As our readers know, we’re huge sports fans. So the idea of going to a professional sporting event in our home state of Nevada is very exciting.
And that excitement is resonating across Nevada as the Oakland Raiders are considering relocating to Las Vegas.
However, that excitement alone isn’t enough to justify higher taxes in order to provide public funding for constructing a new stadium. Professional sports are, after all, a business and should be financed on their own.
Chicago businessman William Hulbert launched the original professional sporting league in 1875 precisely because he saw a rising demand for entertainment among America’s growing middle class. He understood that selling tickets could cover all his costs and provide a handsome profit, so he organized the other franchise owners into the National League of Professional Baseball Clubs.
We’ve greatly enjoyed Hulbert’s product throughout our own lives, especially cheering on our favorite team, the Brooklyn Trolley Dodgers, now relocated to Los Angeles.
The National League began competing with the legally separate American League in 1903 in a collaboration called Major League Baseball. Both leagues enjoyed long-running success by financing all capital and operating expenses through sales of tickets, merchandise and concessions, advertising, licensing agreements and other private arrangements.
So we find it perplexing that in recent decades public officials have increasingly agreed to force taxpayers to cover the costs of building stadiums to benefit these private businesses. After all, total revenues in the North American sports market are at an all-time high and continue to grow. According to an analysis by PriceWaterhouseCoopers, total revenues in this sector reached $49.9-billion in 2010 and are projected to reach $73.5-billion by 2019.
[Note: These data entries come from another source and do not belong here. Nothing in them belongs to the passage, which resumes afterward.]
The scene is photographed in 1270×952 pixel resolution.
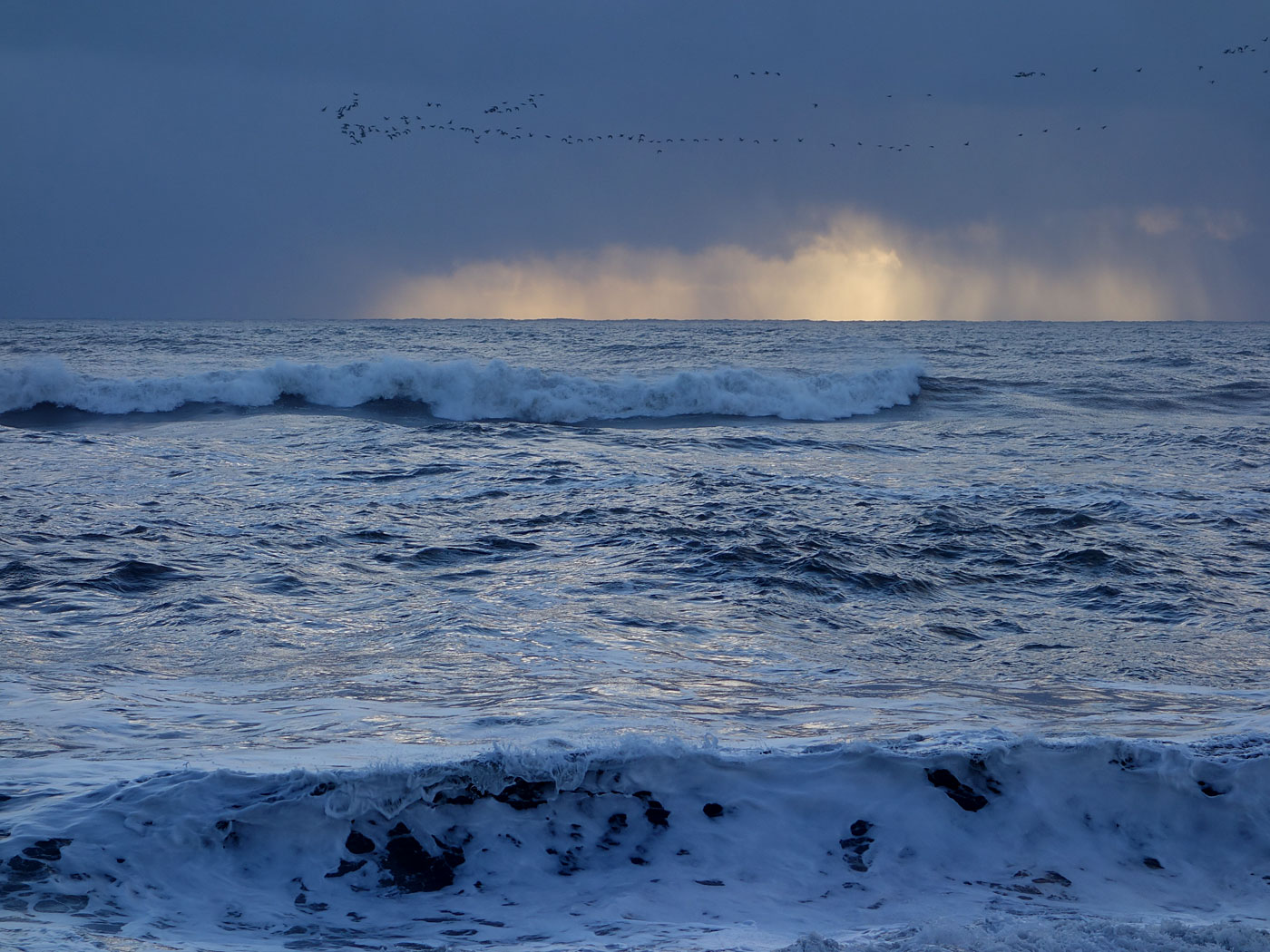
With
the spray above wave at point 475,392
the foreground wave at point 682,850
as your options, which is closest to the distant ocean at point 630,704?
the foreground wave at point 682,850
But team owners and developers have convinced more and more public officials to commit tax dollars to stadium financing. Since 2000, more than $12-billion in monies extracted from the public have gone to subsidize stadium construction.
The arguments in favor of this spending are invariably the same: The public spending is supposed to provide a public benefit of increased economic activity that makes everyone wealthier. It’s essentially the same argument made for every form of government “stimulus.” The problem is it never pans out.
To convince officials to hand over the cash, developers create pie-in-the-sky projections about “economic impact” that routinely ignore some basic economic facts. First, when money is taken from the public, that money is not available for other forms of private investment that might lead to faster growth.
Second, these projections rely on fantastic “multiplier effects” that assume money earned by stadium vendors spending will cycle through the community, going to local grocers, clothing stores and other establishments. They typically ignore the fact that taxpaying families’ have less to spend at these same establishments as a result of the higher taxes. At best, subsidies create some winners and some losers.
In fact, serious economic analyses show that public financing of stadiums almost never boosts a region’s economy. Stanford economist Roger Noll, who specializes in this field, says “NFL stadiums do not generate significant local economic growth, and the incremental tax revenue is not sufficient to cover any significant financial contribution by the city.”
Some cities have real horror stories about their experiences financing stadiums. King County, Washington just finished paying off the 20-year bonds it issued to finance renovations at the Kingdome last year, even though the Kingdome was demolished in 2000. City and state taxpayers in St. Louis still owe more than $100-million on the bonds issued to finance the NFL stadium the Rams just vacated -- in favor a privately funded stadium near Los Angeles.
But now the Oakland Raiders are asking Clark County and the state of Nevada to commit taxpayers to $750-million in general obligation bonds to finance an NFL stadium there. Gov. Sandoval plans to call a special session of the Legislature next week to again raise room and sales taxes for this and other purposes in Clark County. If those higher taxes are ever insufficient to cover the bond payments, residents are likely to see higher property taxes.
There are almost no success stories regarding publicly financed stadiums anywhere in the world. Perhaps we’re nostalgic, but we long for Hulbert’s privately financed sports leagues.
Ron Knecht is Nevada’s elected controller and Geoffrey Lawrence is assistant controller.